The term opposite is the preferred term in the Munsell Color System because it is simple and self-explanatory, as can be seen by reference to the above diagram, where each Hue on the circle will be found directly opposite another Hue.
Thus a straight line drawn from Red on the circle of Hues through the neutral pole will pass through Blue-Green, its opposite or complementary color. A line from Yellow through the neutral pole will pass through Purple-Blue and so on throughout the whole circle. It should be noted that each of the simple Hues (Red, Purple, Blue, Green and Yellow) falls opposite a compound Hue (Blue-Green, Green-Yellow, Yellow-Red, etc.). Now two colors which are opposite to each other are not only farthest apart upon the diagram, but are in actual use the most strongly contrasting. It does not matter at which point we draw the line, whether it is from one of the regular Hues or from a point between two regular Hues, if it passes through the center, it will fall upon the Hue or intermediary Hue which is its strongest contrast. This may be easier to visualize if we imagine the spindle indicated on the diagram as pivoted on the neutral pole and movable to any point on the circle.

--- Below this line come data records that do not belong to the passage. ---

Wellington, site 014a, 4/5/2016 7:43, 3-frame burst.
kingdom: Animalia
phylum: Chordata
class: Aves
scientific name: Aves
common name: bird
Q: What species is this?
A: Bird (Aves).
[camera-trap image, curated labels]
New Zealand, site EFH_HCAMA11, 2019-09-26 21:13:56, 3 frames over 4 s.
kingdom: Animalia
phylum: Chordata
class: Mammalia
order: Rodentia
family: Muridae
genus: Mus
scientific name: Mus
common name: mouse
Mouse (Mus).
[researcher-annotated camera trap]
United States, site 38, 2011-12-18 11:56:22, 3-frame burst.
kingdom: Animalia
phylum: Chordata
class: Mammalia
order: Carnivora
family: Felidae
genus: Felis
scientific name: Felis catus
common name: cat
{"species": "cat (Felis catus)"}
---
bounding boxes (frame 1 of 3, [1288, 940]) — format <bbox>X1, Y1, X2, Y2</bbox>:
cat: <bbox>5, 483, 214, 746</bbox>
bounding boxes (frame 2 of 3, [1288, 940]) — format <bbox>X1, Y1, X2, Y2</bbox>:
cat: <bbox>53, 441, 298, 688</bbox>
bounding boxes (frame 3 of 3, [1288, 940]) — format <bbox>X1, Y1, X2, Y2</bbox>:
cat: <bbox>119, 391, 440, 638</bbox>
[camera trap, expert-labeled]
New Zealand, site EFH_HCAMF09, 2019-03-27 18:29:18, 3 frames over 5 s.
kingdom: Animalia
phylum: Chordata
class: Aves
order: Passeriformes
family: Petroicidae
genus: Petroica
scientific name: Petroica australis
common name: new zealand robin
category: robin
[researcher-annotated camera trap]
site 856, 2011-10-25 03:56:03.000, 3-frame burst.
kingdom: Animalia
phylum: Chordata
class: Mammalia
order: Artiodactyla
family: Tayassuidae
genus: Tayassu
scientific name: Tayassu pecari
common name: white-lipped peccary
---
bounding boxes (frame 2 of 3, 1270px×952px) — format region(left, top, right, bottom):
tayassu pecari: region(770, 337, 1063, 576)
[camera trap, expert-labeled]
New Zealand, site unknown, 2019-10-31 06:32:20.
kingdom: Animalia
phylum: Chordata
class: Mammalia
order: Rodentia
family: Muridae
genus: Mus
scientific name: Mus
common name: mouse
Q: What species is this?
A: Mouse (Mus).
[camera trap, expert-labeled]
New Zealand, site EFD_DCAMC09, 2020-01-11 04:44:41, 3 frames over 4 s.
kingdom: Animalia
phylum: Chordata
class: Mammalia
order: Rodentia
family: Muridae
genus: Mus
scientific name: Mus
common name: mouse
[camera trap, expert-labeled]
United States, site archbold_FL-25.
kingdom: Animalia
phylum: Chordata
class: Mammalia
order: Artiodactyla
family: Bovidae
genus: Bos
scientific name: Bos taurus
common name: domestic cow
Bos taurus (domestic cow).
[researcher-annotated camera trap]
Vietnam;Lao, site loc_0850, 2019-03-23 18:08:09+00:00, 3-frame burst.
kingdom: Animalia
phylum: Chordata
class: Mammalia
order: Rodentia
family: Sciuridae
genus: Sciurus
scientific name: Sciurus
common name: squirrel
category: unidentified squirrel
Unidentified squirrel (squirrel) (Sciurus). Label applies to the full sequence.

It may be asked how it is determined that these colors which fall opposite to one another on the scale of Hue, are, in fact, the most strongly contrasting colors. The answer to this question will serve to demonstrate the logical foundation of the Munsell Color System. When any two colors are truly opposite (at the point of strongest contrast), their admixture* will produce a perfectly neutral gray. Though this may be accepted as indisputable, it can be easily proven with scientific accuracy by arranging two opposite colors on a disc in proportions relative to the Chroma strength of each and revolving them with such rapidity that we cannot see them separately and they become mixed. If they are truly opposite, they will unite in a perfect gray. Therefore, working back from this fact, the scale of Hue has been so composed that those colors which when mixed with each other do actually make gray, are placed directly opposite on a line running through the neutral gray pole.
Another question which may arise is - what will take place if we draw a straight line between two Hues which are not opposites and what would be the result of the admixture of them? This can best be answered by the diagram below, where three different lines have been drawn, none of them going through the neutral center. These lines, it will be seen at once, cross points which are not neutral, but are nearer to one or another of the Hues lying between the ones from which the lines are drawn. The result of the admixture obtained is seen in the diagram. This will be sufficient to further demonstrate the simplicity and logic of the Munsell Color System and to suggest to the reader other interesting examples of it.